Il tempo è, notoriamente, una variabile fondamentale, anche nella sfera pubblica. Forse un tempo più lungo avrebbe permesso una concreta verifica sul campo, utile soprattutto se si è convinti che il Pd non è un progetto compiuto, bensì un territorio aperto di lotta politica e culturale dentro il quale si gioca una partita cruciale per la ristrutturazione dei poteri nel nostro paese. Si è definitivamente concluso un ciclo della politica, con le sue forme consolidate nel secolo scorso, i suoi stili e i suoi riti. La «forma partito», così come era stata concepita, difficilmente potrà avere futuro. È il secolo della rete, di internet, che rappresentano non solo una tecnica, quanto anche un modello di organizzazione sociale e persino una metafora del cambiamento in corso lungo i percorsi dei saperi e dei soggetti. Il Pd, dunque, persino al di là delle intenzioni dei suoi stessi proponenti, sarà la premessa e l'occasione per un mutamento non ancora del tutto prevedibile del sistema politico italiano. Tuttavia, qui passa la parte più rilevante del cambiamento. Certo, meglio sarebbe stato stare dentro o nei pressi di un più laborioso e meno concitato flusso critico. L'area della sinistra dei Ds, con la Fondazione («Una sola terra») cui aveva di recente contribuito a dare vita, poteva (e doveva) rimanere almeno nell'incipit di tale processo per coglierne meglio, oltre che le verosimili ombre, anche le auspicabili luci. Per scegliere, se del caso, solo in un secondo momento un'altra strada, ma con la forza di chi partecipa ai grandi processi dall'interno, pur mantenendo lo spirito e la coscienza più critici.

Del resto, la vicenda che ha segnato la nostra «sinistra» dall'epoca della svolta dell’89 in poi è sempre stata una sapiente miscela di oggettività e soggettività, nella consapevolezza che la vicenda politica ha le sue scosse e le sue rotture, ma all'interno di ciò che la storia e il modo di viverla costruiscono. Insomma, più utile e originale sarebbe stato il contributo al non più rinviabile ripensamento della sinistra l'agire nei luoghi in cui siamo stati fin qui. Non replicando ai rischi della fusione a freddo tra i Ds e la Margherita con quelli di una separazione anch'essa affrettata per ipotizzare la via di una nuova sinistra. Coinvolgente, ma non facilmente praticabile.

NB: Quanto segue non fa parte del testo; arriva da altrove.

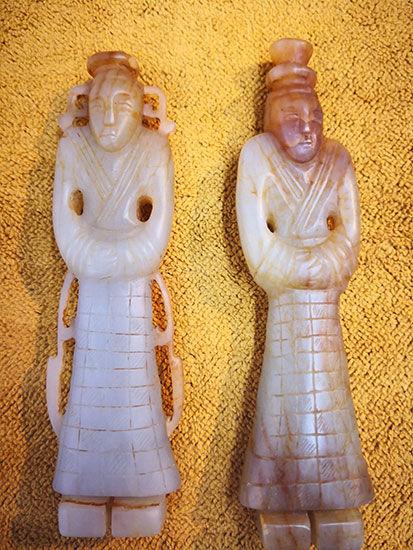 上海古玩收藏家徐国伟携古玉艺术精品在文博会上展示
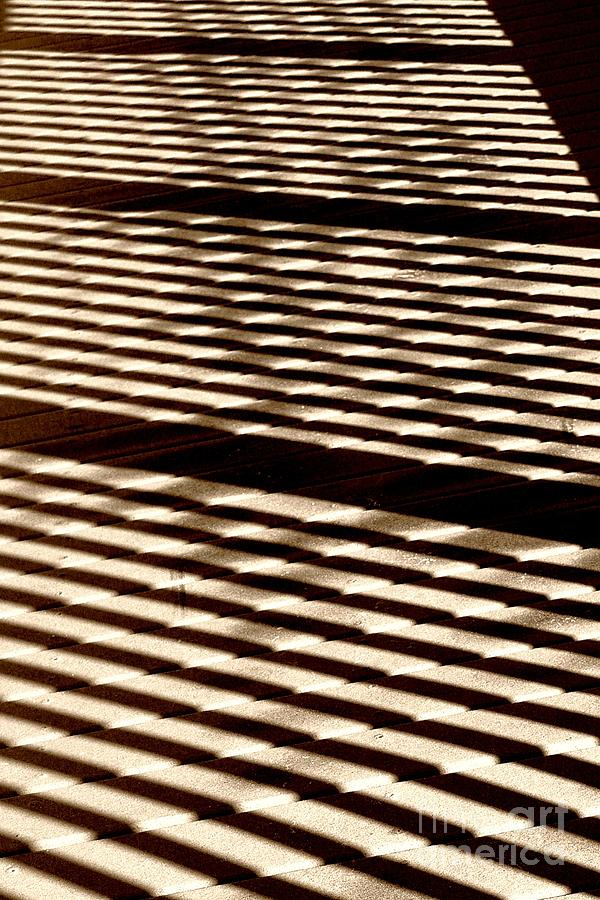 Abstract Shadows On Boardwalk Photograph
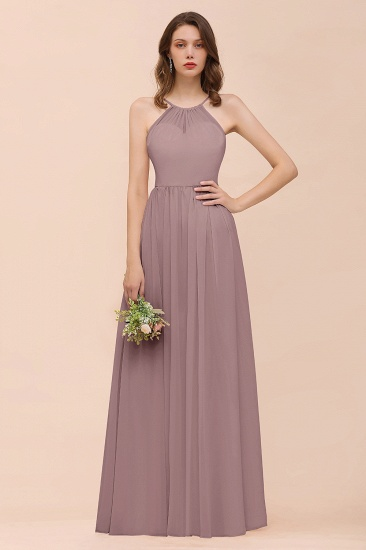 BMbridal Gorgeous Chiffon Halter Ruffle Affordable Long Bridesmaid Dress_37
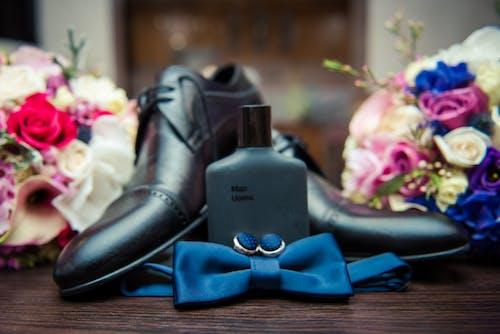 Ảnh lưu trữ miễn phí về bó hoa cưới, bộ đồ, chú rể, lễ cưới
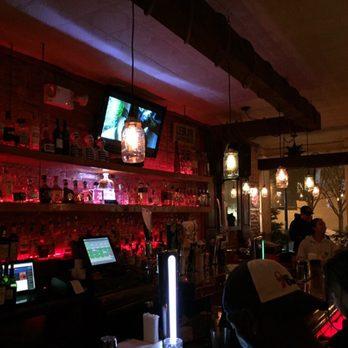 Photo Of Dahlia S Mexican Restaurant New York Ny United States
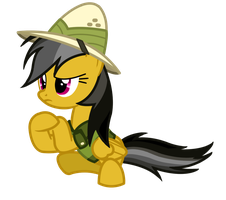 Daring-Do 48 by DrumblastingQuilava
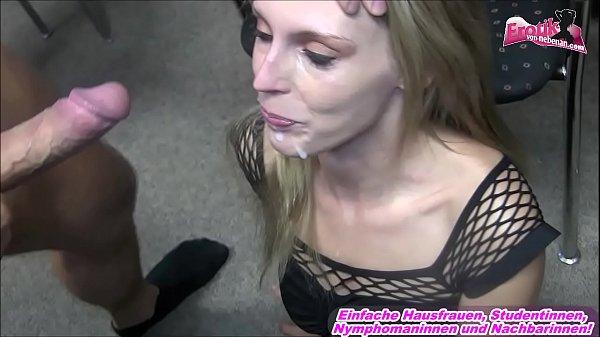 Porno Sperma Im Mund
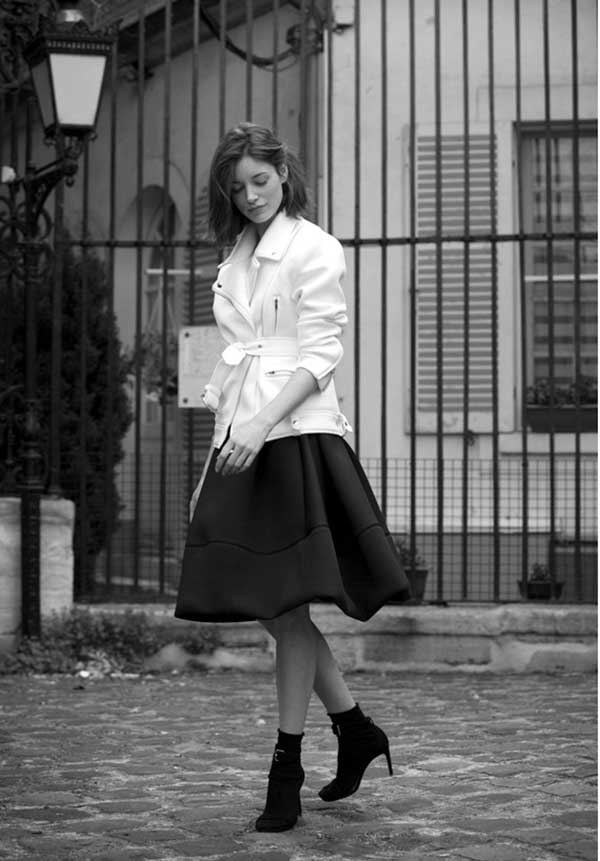 maje-skirt-neo
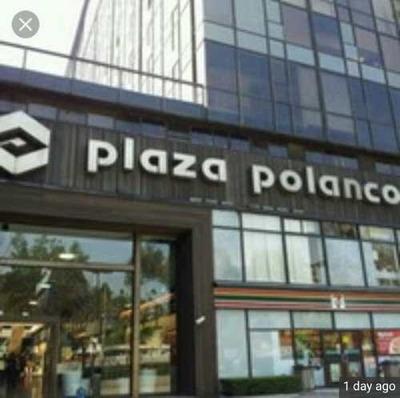 Oficinas En Renta Polanco Plaza Polanco
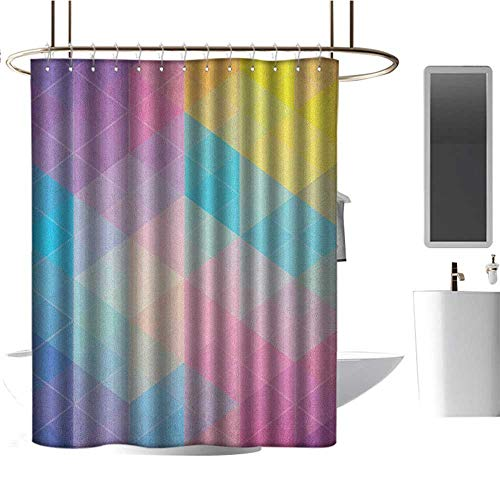 12' Oval Metal Diamond - Qenuan Shower Curtain for Bathroom Indie,Abstract Triangles Classical Diamond Line Pattern in Dreamy Colors Artistic Modern, Multicolor,Metal Rust Proof Grommets Bathroom Decoration 47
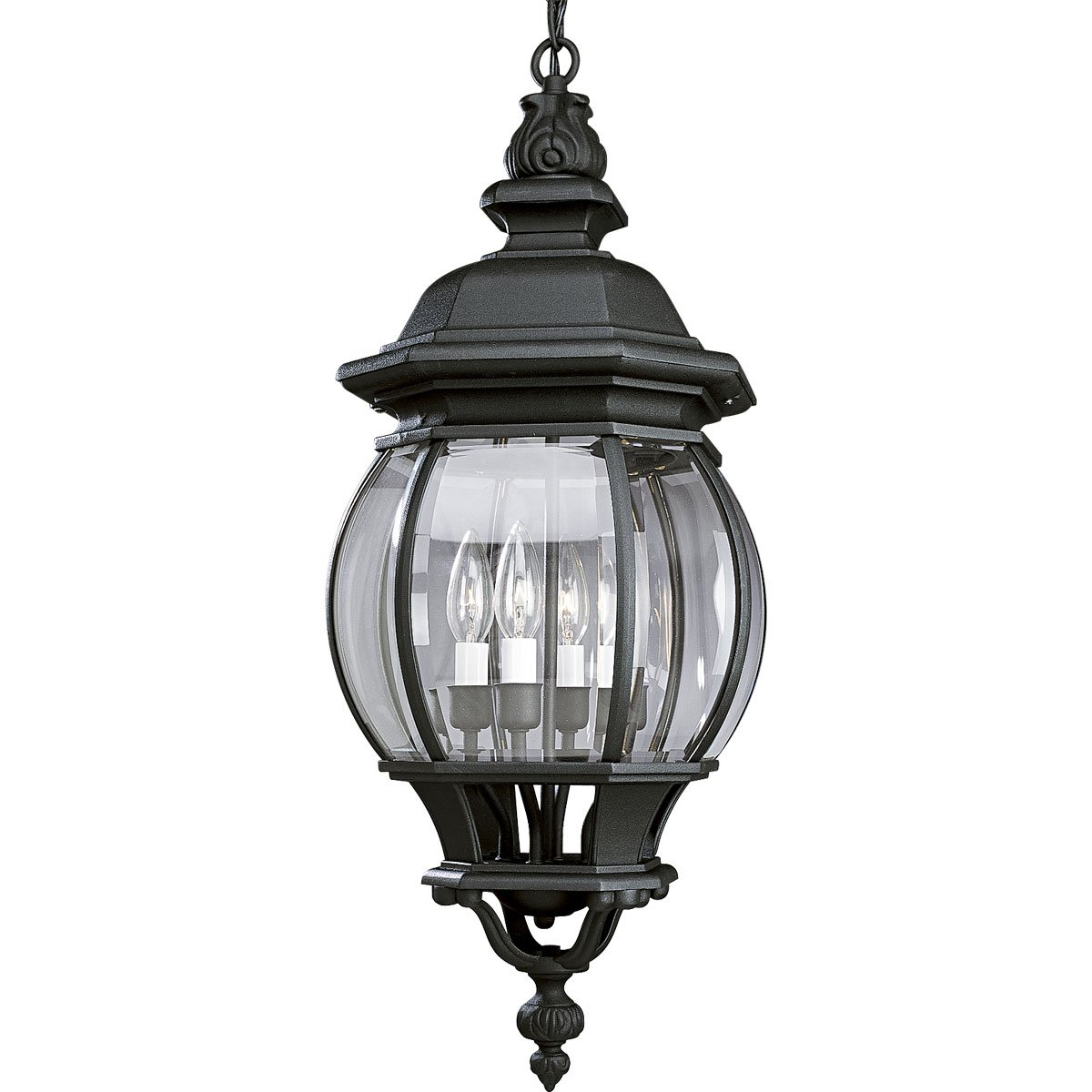 Progress Lighting P5501-31 Four Light Cast Hanging Lantern with Clear Beveled Glass, Textured Black
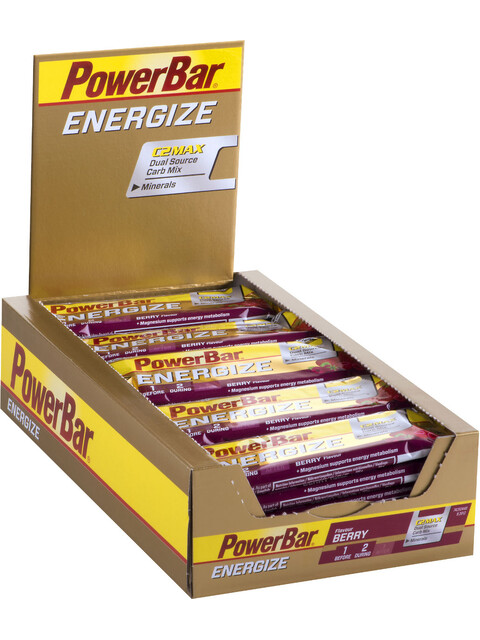 POWERBAR Energize Bar C2MAX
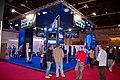 Festival du jeu video 20080926 002.jpg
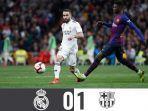 hasil-liga-spanyol-real-madrid-vs-barcelona.jpg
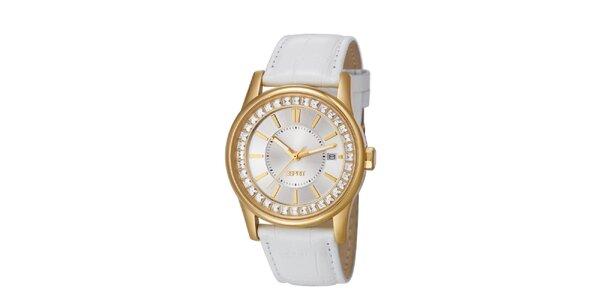Dámske zlato-biele hodinky s bielym remienkom Esprit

Il quadro è ora ben lontano da quello che sembrava essere il primigenio spirito dell'Ulivo, quello che portò alla vittoria del '96, ripiegato com'è in un'alleanza (tuttora qua e là conflittuale) di soli due partiti, e perdendo per strada persino socialisti e repubblicani europei. Tutto questo non è casuale. Attiene alla crisi profonda di una politica (della politica?), che non riesce più a stare al passo con la contemporaneità, rinchiusa com'è in un ceto spesso autoreferenziale. Non a caso centinaia e centinaia di giovani (e meno giovani) fanno la fila per andare a sentire un ciclo di lezioni sulla storia antica, o sulla filosofia, e la gran parte dei ragazzi dialoga attraverso la rete e gli sms, si costruisce il proprio blog, lontano dalle modeste partecipazioni alle canoniche sedute delle sezioni. E ciò vale per tutti, anche per l'itinerario immaginato per ricostruire la sinistra, come se un così straordinario obiettivo potesse limitarsi, oggi, a rifare un accordo con i pezzi separati della vecchia sinistra. No. Non sembra la modalità giusta a chi è rimasto nell'attuale travaglio, dopo il congresso nazionale dei democratici di sinistra, cioè su quell'uscio di casa, ma senza varcarlo. E con quale disagio dopo tanti anni di appartenenza a un'area del partito che, in larga maggioranza, ha fatto un'altra scelta. Tuttavia, al disagio dei sentimenti non corrisponde altrettanto disagio della ragione. È il motivo per cui mi interpello, ad esempio, su cosa si dirà nella costituente della sinistra che non potesse trovare spazio in quella del Partito democratico, quanto meno finché fossero esistiti i Ds. Trascorsi i primi mesi sarebbe stato più agevole tirare le fila e prendere una decisione che ormai non riguarda più (il coraggio di rimettersi in discussione questo, sì, manca) solo una parte, bensì tutta l'area di sinistra, laddove sinistra poco si coniuga con i rituali dell'astrazione politica. La fortuna dei movimenti più significativi degli anni in corso - a cominciare dal movimento pacifista, che ha colto nel segno dandosi il linguaggio di una globalizzazione governata democraticamente, o dalla mobilitazione contro la tragedia della precarietà - sta nell'essersi occupati della vita reale, della «biopolitica». La politica, in assenza di teoria, è sempre più un mero apparato burocratico.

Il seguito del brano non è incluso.